Mark Baker points in todays link collection to an article by Nick Gall on the question if URLs need necessarily global scope. (What a sentence!)

Let's try again: are URLs the same for everyone? Stu Weibel asks the question, Nick Gall elaborates and Mark Baker agrees: they don't have to.

All those are really smart people. Which means I am probably wrong with my gut feeling. So, let's toss the idea around a bit and see what comes out of it.

Location dependant representations sound absurd at first glance since we are used to talk about urls like http://www.w3.org/TR/2006/REC-xml-20060816 and definitely, positively like the fact that it is the same for everyone. What happens when we give up that assumption in regard to URLs? I don't mean that a single web app somewhere in Absurdistan does it, but what if a good chunk of the web uses them like that? If it becomes an architectural style?

Somehow I am reminded of the tower of babel story. It starts with: Now the entire earth was of one language and uniform words. And further: And The LORD said, "Lo! [they are] one people, and they all have one language, and this is what they have commenced to do. Now, will it not be withheld from them, all that they have planned to do? 7 Come, let us descend and confuse their language, so that one will not understand the language of his companion".

Myself being an agnostic, I do not draw truth from bible citations. But the author of that babel story did clearly see the potential of a universal language. So, if URLs lose their global scope, the language of the web becomes a soft-of context-sensitive one. And would that be bad?

Well, for one, it would be tricky for crawlers for sure. Depending on where the crawler is located in relation to the user doing the query later on, the result may make sense or not. That does not sound very attractive.
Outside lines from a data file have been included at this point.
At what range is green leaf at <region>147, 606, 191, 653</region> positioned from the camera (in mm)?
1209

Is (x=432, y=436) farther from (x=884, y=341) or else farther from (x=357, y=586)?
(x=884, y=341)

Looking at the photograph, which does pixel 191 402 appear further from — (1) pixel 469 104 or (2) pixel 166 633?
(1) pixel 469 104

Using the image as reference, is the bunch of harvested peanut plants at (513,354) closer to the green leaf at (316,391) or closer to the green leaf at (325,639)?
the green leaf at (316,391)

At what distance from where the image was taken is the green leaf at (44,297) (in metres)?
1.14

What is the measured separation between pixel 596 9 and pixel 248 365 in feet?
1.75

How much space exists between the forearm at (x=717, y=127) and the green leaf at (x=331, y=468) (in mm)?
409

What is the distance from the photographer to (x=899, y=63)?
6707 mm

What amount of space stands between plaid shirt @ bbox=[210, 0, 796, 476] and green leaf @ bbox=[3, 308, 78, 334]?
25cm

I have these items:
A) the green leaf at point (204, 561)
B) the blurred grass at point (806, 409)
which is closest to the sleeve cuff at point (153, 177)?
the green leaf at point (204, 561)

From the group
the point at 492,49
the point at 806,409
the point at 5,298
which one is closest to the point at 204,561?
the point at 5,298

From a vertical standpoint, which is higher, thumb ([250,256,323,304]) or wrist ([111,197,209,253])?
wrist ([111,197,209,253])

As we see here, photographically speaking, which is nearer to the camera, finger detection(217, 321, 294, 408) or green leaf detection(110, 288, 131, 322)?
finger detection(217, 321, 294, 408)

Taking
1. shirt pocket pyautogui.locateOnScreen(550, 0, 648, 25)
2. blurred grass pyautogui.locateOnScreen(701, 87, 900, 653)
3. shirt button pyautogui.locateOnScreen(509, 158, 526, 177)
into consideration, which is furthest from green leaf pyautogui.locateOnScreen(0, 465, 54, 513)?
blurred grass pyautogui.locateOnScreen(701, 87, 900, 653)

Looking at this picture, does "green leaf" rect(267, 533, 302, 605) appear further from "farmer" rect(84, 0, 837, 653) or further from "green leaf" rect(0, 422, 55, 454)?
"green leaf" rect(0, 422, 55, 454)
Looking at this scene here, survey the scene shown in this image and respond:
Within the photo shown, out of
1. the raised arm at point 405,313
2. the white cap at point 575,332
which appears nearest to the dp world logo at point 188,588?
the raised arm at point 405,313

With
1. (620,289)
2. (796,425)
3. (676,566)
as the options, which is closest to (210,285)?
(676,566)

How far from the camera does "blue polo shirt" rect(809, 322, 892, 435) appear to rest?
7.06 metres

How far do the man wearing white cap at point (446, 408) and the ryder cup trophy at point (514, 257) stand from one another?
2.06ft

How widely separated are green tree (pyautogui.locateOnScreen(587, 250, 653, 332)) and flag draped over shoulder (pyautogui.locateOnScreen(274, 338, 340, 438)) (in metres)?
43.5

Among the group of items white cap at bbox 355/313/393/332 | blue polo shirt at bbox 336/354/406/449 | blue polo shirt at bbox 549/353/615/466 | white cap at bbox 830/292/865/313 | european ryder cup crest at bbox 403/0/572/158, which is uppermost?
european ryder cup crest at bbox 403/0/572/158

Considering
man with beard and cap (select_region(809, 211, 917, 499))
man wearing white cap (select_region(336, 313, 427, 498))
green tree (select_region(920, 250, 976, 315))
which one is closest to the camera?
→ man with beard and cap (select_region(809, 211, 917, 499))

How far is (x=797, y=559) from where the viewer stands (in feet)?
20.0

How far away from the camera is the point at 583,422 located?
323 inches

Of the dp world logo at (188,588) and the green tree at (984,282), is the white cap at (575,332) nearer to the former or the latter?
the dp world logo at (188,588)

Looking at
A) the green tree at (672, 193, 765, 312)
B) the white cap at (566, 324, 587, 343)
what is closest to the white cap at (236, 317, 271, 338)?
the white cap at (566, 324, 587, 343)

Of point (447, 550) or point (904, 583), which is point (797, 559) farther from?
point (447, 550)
On the other hand, context-sensitive URLs are there. The interesting flickr photos from the last seven days is an obvious example. And it is a damn useful URL indeed.

Or take google. The query for url has its own url, http://www.google.com/search?q=url, and we surely would be disappointed if it always gave the same result. Instead we expect it to list the best resources about url at the time we call it. That is what google does after all.

So, the discussion boils down to the question if URLs should be sensitive about anything else besides time. Or, to narrow it down: if it's a good idea to make them sensitive about location. I don't know. I am certain however, that the opposite, namely only context-free URLs, would make a very boring web.